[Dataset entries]
● ● ● ● ●

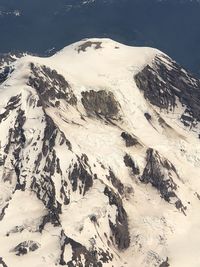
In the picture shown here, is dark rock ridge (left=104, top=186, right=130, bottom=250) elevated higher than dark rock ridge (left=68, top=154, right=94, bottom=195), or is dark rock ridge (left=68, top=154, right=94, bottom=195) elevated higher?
dark rock ridge (left=68, top=154, right=94, bottom=195)

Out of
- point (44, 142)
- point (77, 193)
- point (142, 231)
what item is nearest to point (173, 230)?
point (142, 231)

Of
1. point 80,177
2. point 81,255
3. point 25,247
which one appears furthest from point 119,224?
point 25,247

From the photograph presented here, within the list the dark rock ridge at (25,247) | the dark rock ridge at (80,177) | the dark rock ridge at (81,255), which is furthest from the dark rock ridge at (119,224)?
the dark rock ridge at (25,247)

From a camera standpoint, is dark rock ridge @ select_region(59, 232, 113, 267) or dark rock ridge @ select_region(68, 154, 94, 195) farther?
dark rock ridge @ select_region(68, 154, 94, 195)

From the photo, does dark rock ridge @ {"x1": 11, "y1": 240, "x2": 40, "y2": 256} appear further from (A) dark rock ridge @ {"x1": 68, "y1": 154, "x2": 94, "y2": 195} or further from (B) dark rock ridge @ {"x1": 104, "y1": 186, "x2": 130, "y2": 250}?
(B) dark rock ridge @ {"x1": 104, "y1": 186, "x2": 130, "y2": 250}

● ● ● ● ●

[Aim] Put the lines from the one containing "From the photo, does" through the final line into a JSON list of strings, one string per line, leaving out any blank lines.

[Problem solution]
[
  "From the photo, does dark rock ridge @ {\"x1\": 11, \"y1\": 240, \"x2\": 40, \"y2\": 256} appear further from (A) dark rock ridge @ {\"x1\": 68, \"y1\": 154, \"x2\": 94, \"y2\": 195} or further from (B) dark rock ridge @ {\"x1\": 104, \"y1\": 186, \"x2\": 130, \"y2\": 250}?",
  "(B) dark rock ridge @ {\"x1\": 104, \"y1\": 186, \"x2\": 130, \"y2\": 250}"
]